La tragédie de la fin de semaine dernière en Afghanistan nous montre à quel point nous avons de la chance de vivre au Canada. 

Bien qu’il se situe à des années-lumière d’Halifax, de Baker Lake et de Nelson, Dasht-e-Barchi est un quartier de Kaboul où, chaque matin, les enfants et les jeunes se lèvent, heureux d’aller à l’école pour apprendre, voir leurs amies et amis, et transformer leurs aspirations en réalité. Pour les élèves de l’école Sayed Al-Shuhada, cette routine a pris fin soudainement, samedi, quand une série d’explosions se sont produites devant l’établissement, tuant au moins 85 personnes et faisant 147 blessés.
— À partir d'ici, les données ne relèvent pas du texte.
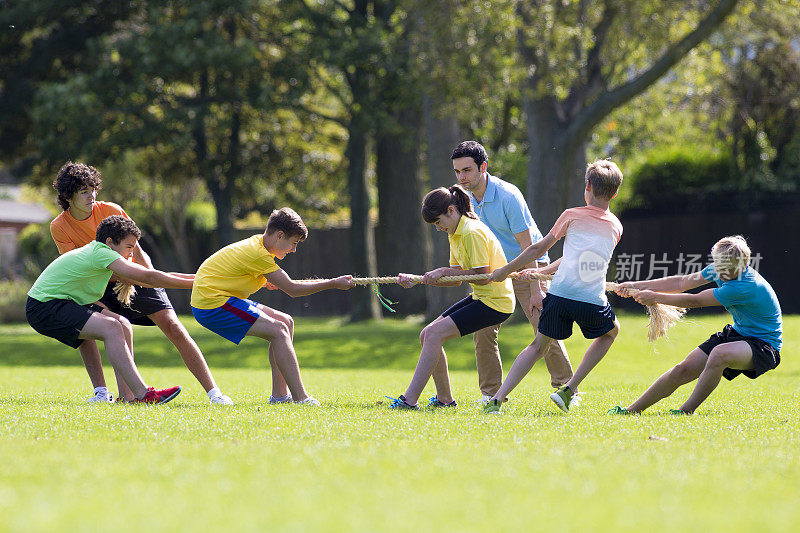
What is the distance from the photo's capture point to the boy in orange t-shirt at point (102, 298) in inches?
339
La plupart des victimes étaient des filles âgées entre 11 et 15 ans.

Et ce n’est pas un hasard si cet attentat s’est produit pendant que les filles étaient à l’école. 

Pendant des décennies, et plus particulièrement depuis une vingtaine d’années, l’Afghanistan a dû faire face à certaines des pires atrocités de l’histoire. La guerre perpétuelle et les conflits violents ont fait souffrir des générations de jeunes qui ne voulaient rien de plus que la possibilité d’étudier et d’aspirer à un avenir exempt de danger. Et pour les filles, faire des études dans ce pays est particulièrement dangereux. La possibilité même de leur émancipation menace un patriarcat résolu à museler les femmes. 

Ce qui s’est passé à Kaboul cette fin de semaine, nous devrions tous et toutes trouver cela odieux. Nous ne pouvons détourner les yeux, nous dire simplement que ce qui se passe ailleurs ne nous regarde pas. Il est vrai que cet attentat a été perpétré contre une école, qu’il constitue par le fait même une tentative de frein à l’éducation, mais ne vous y trompez pas : la cible, c’était les filles.

Encore aujourd’hui, en 2021, dans de trop nombreuses régions du monde, les femmes et les filles doivent toujours se battre pour avoir leur place à la table, une table qui continue de servir les hommes. Chaque microagression envers les femmes vise à les maintenir dans un état d’infériorité, quelques pas en arrière.

La pandémie que nous vivons a mis au grand jour les iniquités contre lesquelles les femmes continuent de lutter, même ici, au Canada. À la question « qui doit sacrifier carrière et ambition pour rester à la maison et élever les enfants? », nous avons obtenu la réponse cette année : les femmes.

Évidemment, nous ne pouvons pas comparer ce que nous vivons ici à ce qui s’est passé samedi à Kaboul. Renoncer à son travail pour s’occuper de ses enfants n’a rien à voir avec le fait de perdre un membre ou de perdre la vie en allant à l’école. Cependant, les attentats de la fin de semaine nous rappellent durement ce qui est en jeu pour la vaste majorité des femmes et des filles dans le monde. C’est pourquoi nous devons continuer de lutter pour l’équité entre les genres partout, et bien au-delà de nos frontières. Nous devons faire profiter les autres des progrès que nous avons accomplis dans notre société pour que même les possibilités les plus fondamentales que nous tenons pour acquises soient un jour à la portée d’une fille afghane qui a des rêves à réaliser.

Tandis que nous continuons d’élever nos voix en tant que porte-paroles en faveur d’une éducation publique de qualité, financée par l’État, de l’égalité des genres et de la justice sociale, nous demandons aux organisations de la société civile et aux gouvernements de tout le Canada de condamner cette violence et d’affirmer clairement que toutes les écoles sans exception doivent être des havres de paix, des lieux sûrs où l’enseignement et l’apprentissage peuvent se faire sans danger. Si nous ne l’affirmons pas clairement, alors nous risquons tous et toutes de perdre et de souffrir.